Laut Regierungschef Boc „sind die Alternativen gering: entweder Steuern erhöhen, oder Ausgaben senken. Die Alternative ist die Senkung von Löhnen und Altersrenten jetzt, oder kein Geld zum Zahlen von Löhnen und Altersrenten im Dezember zu haben.“ Boc sicherte zu, die Vorschläge der Gewerkschaften zu prüfen. Zugleich äußerte er: „Es gibt keine Alternativen.“

Die Gewerkschaften sind mit seiner monolithischen Betrachtungsweise nicht einverstanden. Sie bekräftigen, dass es sehr wohl Alternativen gibt. Für sie sind Lohnsenkungen und Sozialabbau, Massenentlassungen im öffentlichen Dienst lediglich der einfachste und für das rumänische Volk schädlichste Weg. Denn die Kürzung der Repräsentationsausgaben, die Verringerung der Zahl der Ministerien, die Kontrolle und Begrenzung der öffentlichen Anschaffungen und der Starprogramme einiger Minister würde sehr viel mehr Geld einsparen als jene Summe, die durch verordneten Hunger bei Rentnern und öffentlich Bediensteten zu holen sei.
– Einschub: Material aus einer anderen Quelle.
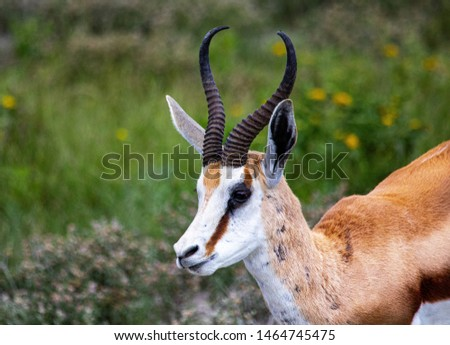 Close up picture of a Springbok the savannah grass of the Etosha National park in northern Namibia during summer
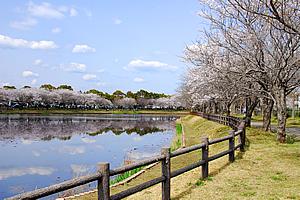 乙戸沼公園02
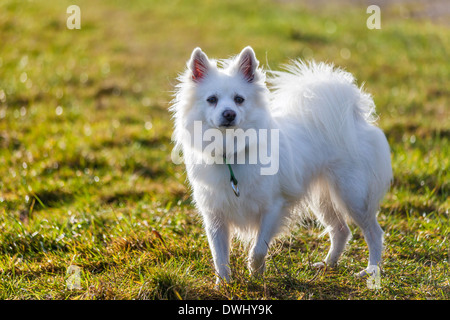 White Pomeranian dog standing on grass field - Stock Photo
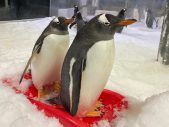 penguin chick naming sea life sydney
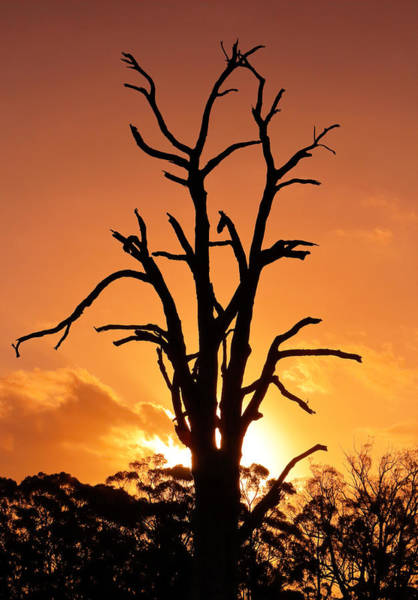 Photograph - Flame Tree by Nicholas Blackwell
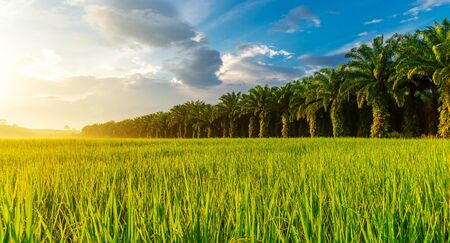 Photo pour Rice field panorama with sunrise or sunset over the sun in moning light - image libre de droit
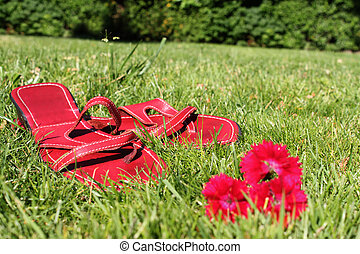 rouges, herbe, chaussures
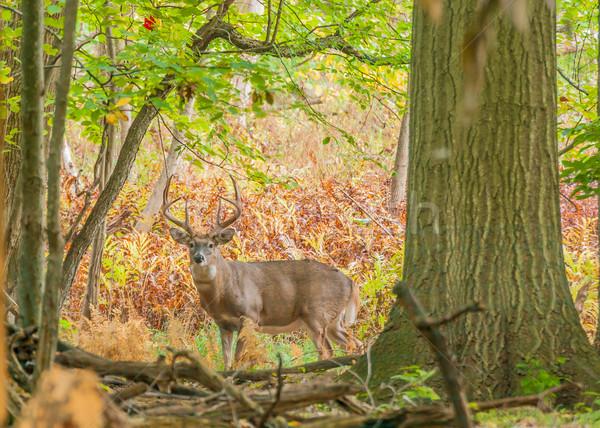 Stock photo: Whitetail Deer Buck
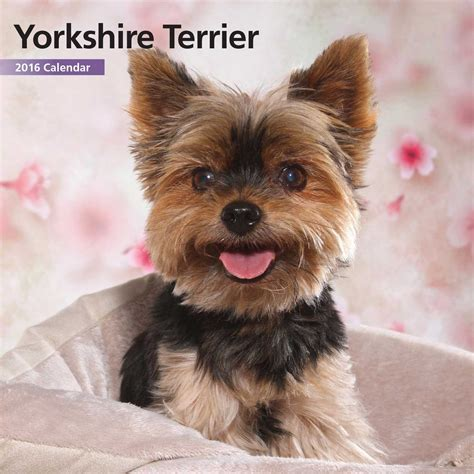 gifts for your yorkie terrier yorkie calendars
Die Regierung Boc hat ihre Entscheidung aufrechterhalten, die von Präsident Basescu vorgeschlagenen Sparmaßnahmen am kommenden Mittwoch auf der Minsterratstagung anzunehmen. Daher reagierten die Gewerkschaften mit dem Aufruf zum Generalstreik. Ziel des Generalstreiks wird sein, dass die Regierung ihre Verantwortung für die durch ihre Entscheidungen erzeugte wirtschaftliche Notlage selbst übernehmen muss.